RRP is very rare. It is estimated that less than 2,000 children get RRP every year in the U.S.
How can people prevent HPV?
There are several ways that people can lower their chances of getting HPV:
Vaccines can protect males and females against some of the most common types of HPV. These vaccines are given in three shots. It is important to get all three doses to get the best protection. The vaccines are most effective when given before a person’s first sexual contact, when he or she could be exposed to HPV.
Girls and women: Two vaccines (Cervarix and Gardasil) are available to protect females against the types of HPV that cause most cervical cancers. One of these vaccines (Gardasil) also protects against most genital warts. Both vaccines are recommended for 11 and 12 year-old girls, and for females 13 through 26 years of age, who did not get any or all of the shots when they were younger. These vaccines can also be given to girls as young as 9 years of age. It is recommended that females get the same vaccine brand for all three doses, whenever possible.
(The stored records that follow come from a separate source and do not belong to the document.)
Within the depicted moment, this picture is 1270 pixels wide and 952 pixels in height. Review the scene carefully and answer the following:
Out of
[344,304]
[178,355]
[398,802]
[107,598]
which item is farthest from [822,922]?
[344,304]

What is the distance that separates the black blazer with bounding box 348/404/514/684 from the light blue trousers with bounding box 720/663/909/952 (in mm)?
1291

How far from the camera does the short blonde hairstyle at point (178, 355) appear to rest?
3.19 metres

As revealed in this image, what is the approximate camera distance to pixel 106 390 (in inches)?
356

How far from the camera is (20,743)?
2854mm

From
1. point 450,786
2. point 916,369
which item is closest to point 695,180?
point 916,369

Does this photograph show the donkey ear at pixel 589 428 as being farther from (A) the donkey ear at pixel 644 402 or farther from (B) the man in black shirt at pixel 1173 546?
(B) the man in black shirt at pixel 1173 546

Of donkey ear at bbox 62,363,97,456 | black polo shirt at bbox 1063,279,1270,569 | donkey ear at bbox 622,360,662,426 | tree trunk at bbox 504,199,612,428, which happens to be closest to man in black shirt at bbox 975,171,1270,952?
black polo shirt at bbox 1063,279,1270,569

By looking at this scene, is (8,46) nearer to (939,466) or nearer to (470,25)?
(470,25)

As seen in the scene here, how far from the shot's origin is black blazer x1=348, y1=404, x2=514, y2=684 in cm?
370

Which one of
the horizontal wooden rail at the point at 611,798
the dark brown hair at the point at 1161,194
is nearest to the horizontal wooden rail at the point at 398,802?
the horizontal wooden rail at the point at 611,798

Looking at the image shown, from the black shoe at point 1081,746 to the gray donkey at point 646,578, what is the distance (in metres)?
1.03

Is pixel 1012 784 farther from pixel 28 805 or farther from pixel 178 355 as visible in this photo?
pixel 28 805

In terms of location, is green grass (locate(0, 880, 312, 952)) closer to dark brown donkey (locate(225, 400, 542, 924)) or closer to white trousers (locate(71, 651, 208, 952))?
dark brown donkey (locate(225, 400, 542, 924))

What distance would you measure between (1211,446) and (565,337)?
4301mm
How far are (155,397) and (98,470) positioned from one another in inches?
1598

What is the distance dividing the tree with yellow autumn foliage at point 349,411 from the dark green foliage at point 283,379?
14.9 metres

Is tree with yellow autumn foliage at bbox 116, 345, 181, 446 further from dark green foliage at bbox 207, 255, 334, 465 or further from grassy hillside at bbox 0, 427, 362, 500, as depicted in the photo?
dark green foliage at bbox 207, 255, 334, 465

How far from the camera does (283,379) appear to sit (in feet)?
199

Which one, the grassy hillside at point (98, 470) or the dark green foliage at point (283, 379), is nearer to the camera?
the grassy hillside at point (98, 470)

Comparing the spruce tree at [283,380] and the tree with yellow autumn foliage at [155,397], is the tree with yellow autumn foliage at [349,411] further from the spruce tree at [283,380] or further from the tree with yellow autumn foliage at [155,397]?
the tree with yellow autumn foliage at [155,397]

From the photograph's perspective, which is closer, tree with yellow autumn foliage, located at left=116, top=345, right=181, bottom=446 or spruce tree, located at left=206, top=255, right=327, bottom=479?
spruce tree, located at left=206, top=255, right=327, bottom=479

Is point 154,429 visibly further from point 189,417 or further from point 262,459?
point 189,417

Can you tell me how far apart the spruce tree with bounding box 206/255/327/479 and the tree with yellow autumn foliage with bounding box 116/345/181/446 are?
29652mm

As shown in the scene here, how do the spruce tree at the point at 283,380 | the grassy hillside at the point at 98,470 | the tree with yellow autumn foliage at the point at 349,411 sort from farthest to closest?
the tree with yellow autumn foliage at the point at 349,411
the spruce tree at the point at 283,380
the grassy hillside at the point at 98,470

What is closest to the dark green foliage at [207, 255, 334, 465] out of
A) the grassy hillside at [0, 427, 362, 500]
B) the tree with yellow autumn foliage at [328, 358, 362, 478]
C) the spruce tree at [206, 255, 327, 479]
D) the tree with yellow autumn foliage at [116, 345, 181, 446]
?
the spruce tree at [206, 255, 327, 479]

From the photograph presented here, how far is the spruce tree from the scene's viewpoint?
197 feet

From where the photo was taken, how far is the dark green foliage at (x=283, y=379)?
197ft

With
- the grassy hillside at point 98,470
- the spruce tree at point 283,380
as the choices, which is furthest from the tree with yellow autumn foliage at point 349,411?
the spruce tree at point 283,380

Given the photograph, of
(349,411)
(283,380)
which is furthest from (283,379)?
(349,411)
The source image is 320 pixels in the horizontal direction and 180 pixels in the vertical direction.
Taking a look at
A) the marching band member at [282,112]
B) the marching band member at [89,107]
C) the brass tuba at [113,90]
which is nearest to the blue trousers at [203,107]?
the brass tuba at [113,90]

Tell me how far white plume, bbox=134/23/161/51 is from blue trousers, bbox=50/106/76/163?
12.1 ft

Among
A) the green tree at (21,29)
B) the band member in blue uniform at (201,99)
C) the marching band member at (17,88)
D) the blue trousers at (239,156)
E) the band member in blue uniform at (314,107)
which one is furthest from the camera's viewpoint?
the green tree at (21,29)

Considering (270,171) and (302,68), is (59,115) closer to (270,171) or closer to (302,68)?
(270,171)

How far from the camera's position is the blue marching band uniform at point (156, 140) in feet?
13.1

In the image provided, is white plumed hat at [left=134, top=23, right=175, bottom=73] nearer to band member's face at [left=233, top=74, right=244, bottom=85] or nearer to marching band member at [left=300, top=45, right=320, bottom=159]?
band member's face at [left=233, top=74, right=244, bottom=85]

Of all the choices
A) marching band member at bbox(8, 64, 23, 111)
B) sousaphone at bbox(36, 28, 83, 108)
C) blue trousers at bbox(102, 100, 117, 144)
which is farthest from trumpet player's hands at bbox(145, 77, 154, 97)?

Boys and men: One available vaccine (Gardasil) protects males against most genital warts. This vaccine is available for boys and men, 9 through 26 years of age.
For those who choose to be sexually active, condoms may lower the risk of HPV. To be most effective, they should be used with every sex act, from start to finish. Condoms may also lower the risk of developing HPV-related diseases, such as genital warts and cervical cancer. But HPV can infect areas that are not covered by a condom – so condoms may not fully protect against HPV.
People can also lower their chances of getting HPV by being in a faithful relationship with one partner; limiting their number of sex partners; and choosing a partner who has had no or few prior sex partners. But even people with only one lifetime sex partner can get HPV. And it may not be possible to determine if a partner who has been sexually active in the past is currently infected. That’s why the only sure way to prevent HPV is to avoid all sexual activity.